This is settled in international humanitarian law. Per Human Rights Watch, citing ICRC guidance: "reservists of national armed forces are considered civilians except when they go on duty." [1] Off-duty at a music festival unambiguously qualifies as not on duty.

The argument that prior military service permanently strips civilian status has no basis in IHL. If it did, every Israeli who'd ever served (which is nearly all of them, given conscription) would be a legitimate target forever.

So: not a targeting framework, more like a justification for killing the entire population.

On your second point: Israel's targeting decisions are also subject to IHL, and where they kill civilians unlawfully that's also a war crime. That's not a defence of Hamas... it's the same standard applied consistently.

"They do it too" doesn't make either lawful.

For what it's worth, joining Hamas is a choice; IDF service is compulsory.
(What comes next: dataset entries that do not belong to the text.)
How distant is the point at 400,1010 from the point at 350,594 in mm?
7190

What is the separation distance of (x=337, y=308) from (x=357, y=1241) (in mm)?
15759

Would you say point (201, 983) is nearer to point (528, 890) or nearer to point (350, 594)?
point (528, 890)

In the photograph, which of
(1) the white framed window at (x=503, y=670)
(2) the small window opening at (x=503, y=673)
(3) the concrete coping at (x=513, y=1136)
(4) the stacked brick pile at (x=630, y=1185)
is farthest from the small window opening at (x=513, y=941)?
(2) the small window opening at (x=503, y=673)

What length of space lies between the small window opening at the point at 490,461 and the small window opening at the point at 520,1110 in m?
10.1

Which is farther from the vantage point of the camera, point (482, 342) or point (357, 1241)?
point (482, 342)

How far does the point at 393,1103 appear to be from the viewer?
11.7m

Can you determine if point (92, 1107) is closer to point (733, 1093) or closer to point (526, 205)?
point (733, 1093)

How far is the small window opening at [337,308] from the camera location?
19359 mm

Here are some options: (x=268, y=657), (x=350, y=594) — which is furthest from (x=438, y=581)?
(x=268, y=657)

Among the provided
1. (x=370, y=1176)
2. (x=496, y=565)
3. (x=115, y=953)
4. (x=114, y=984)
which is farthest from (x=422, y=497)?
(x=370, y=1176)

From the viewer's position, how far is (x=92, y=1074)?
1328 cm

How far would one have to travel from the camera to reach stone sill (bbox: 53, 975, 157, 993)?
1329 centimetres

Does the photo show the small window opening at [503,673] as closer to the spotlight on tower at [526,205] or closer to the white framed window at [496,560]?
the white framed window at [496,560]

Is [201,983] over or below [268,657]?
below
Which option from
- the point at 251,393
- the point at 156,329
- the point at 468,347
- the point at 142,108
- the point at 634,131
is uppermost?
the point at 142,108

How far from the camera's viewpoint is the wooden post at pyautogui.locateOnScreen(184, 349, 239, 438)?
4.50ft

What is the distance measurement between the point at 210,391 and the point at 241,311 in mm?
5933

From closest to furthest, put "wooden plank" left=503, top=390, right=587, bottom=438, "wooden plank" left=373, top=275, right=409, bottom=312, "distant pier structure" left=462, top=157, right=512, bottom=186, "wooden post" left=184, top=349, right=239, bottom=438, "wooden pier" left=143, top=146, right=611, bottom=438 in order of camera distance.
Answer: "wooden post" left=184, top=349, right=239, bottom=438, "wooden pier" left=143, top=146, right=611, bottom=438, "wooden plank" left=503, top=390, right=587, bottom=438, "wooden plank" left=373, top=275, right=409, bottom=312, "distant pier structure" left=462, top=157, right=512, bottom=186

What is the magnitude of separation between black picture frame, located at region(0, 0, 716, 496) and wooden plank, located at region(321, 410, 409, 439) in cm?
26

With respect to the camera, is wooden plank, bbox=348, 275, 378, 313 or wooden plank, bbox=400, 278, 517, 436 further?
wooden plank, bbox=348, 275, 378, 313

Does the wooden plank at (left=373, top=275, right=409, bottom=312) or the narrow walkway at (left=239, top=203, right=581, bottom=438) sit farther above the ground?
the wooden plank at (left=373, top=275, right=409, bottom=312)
The cases aren't analogous.

[1] https://www.hrw.org/news/2023/10/09/questions-and-answers-oc...

> This is settled in international humanitarian law

Neither participant in the Israel-Hamas conflict subscribes to that.

And I'm not really sure how you could expect the small resistance group to follow international humanitarian law when the big state they're fighting doesn't either? That seems absurd.

> This is settled in international humanitarian law.

Many things are settled in international humanitarian law, thus far it hasn't stopped either side from ignoring it wholesale.